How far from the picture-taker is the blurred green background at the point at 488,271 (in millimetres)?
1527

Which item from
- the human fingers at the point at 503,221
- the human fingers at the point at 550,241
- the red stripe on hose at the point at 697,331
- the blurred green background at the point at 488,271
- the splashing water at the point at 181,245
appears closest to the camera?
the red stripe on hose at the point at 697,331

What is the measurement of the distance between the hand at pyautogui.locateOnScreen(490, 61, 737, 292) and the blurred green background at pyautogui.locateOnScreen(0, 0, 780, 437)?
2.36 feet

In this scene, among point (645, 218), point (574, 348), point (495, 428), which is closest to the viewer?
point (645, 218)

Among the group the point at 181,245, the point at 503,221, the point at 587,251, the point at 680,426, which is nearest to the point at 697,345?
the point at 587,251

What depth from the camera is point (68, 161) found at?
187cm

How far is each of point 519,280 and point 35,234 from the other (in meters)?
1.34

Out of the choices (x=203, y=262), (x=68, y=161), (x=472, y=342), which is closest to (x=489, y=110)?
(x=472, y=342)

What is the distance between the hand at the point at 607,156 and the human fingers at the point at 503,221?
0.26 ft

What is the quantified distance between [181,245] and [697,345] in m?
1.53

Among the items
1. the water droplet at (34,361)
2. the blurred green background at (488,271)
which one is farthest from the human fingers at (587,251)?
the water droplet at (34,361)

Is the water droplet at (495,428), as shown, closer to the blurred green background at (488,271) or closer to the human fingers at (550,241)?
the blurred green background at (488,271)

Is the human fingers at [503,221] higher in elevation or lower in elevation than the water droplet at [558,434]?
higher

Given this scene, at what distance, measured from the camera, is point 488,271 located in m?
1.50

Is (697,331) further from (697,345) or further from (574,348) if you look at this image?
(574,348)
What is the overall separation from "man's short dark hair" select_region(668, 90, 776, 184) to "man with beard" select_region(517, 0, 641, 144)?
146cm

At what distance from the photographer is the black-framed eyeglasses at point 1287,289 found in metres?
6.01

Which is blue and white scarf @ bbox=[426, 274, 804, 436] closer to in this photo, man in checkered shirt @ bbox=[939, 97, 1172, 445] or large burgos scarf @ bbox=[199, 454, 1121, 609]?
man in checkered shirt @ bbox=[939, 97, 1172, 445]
┄┄┄┄┄┄┄┄┄┄┄┄┄┄┄┄┄┄┄┄
## [WORK INSTRUCTIONS]
Copy every one of the entries above word for word, with nothing changed.

## [REPLY TO THE TASK]
How far from the picture-taker is the blurred green background at the point at 488,271 (in millimetres)?
1527

Which item from
- the human fingers at the point at 503,221
- the human fingers at the point at 550,241
- the red stripe on hose at the point at 697,331
- the blurred green background at the point at 488,271
- the splashing water at the point at 181,245
appears closest to the camera?
the red stripe on hose at the point at 697,331

What is the measurement of the distance between the hand at pyautogui.locateOnScreen(490, 61, 737, 292) and the blurred green background at pyautogui.locateOnScreen(0, 0, 780, 437)?
2.36 feet

In this scene, among point (645, 218), point (574, 348), point (495, 428), which is closest to the viewer?
point (645, 218)

Among the group the point at 181,245, the point at 503,221, the point at 587,251, the point at 680,426, which is nearest to the point at 697,345?
the point at 587,251

What depth from the camera is point (68, 161) found at?
187cm

How far is each of point 519,280 and point 35,234 from the other (in meters)?
1.34

Out of the choices (x=203, y=262), (x=68, y=161), (x=472, y=342), which is closest to (x=489, y=110)?
(x=472, y=342)

What is the distance between the hand at the point at 607,156 and the human fingers at the point at 503,221?
0.26 ft

What is the quantified distance between [181,245] and [697,345] in m?
1.53

Among the items
1. the water droplet at (34,361)
2. the blurred green background at (488,271)
which one is farthest from the human fingers at (587,251)?
the water droplet at (34,361)

Is the water droplet at (495,428), as shown, closer to the blurred green background at (488,271) or closer to the human fingers at (550,241)?
the blurred green background at (488,271)

Is the human fingers at [503,221] higher in elevation or lower in elevation than the water droplet at [558,434]?
higher

Given this scene, at what distance, measured from the camera, is point 488,271 located in m?
1.50

Is (697,331) further from (697,345) or further from (574,348) if you look at this image?
(574,348)
What is the overall separation from "man's short dark hair" select_region(668, 90, 776, 184) to "man with beard" select_region(517, 0, 641, 144)?
146cm

At what distance from the photographer is the black-framed eyeglasses at point 1287,289 found in metres?
6.01

Which is blue and white scarf @ bbox=[426, 274, 804, 436] closer to in this photo, man in checkered shirt @ bbox=[939, 97, 1172, 445] or large burgos scarf @ bbox=[199, 454, 1121, 609]?
man in checkered shirt @ bbox=[939, 97, 1172, 445]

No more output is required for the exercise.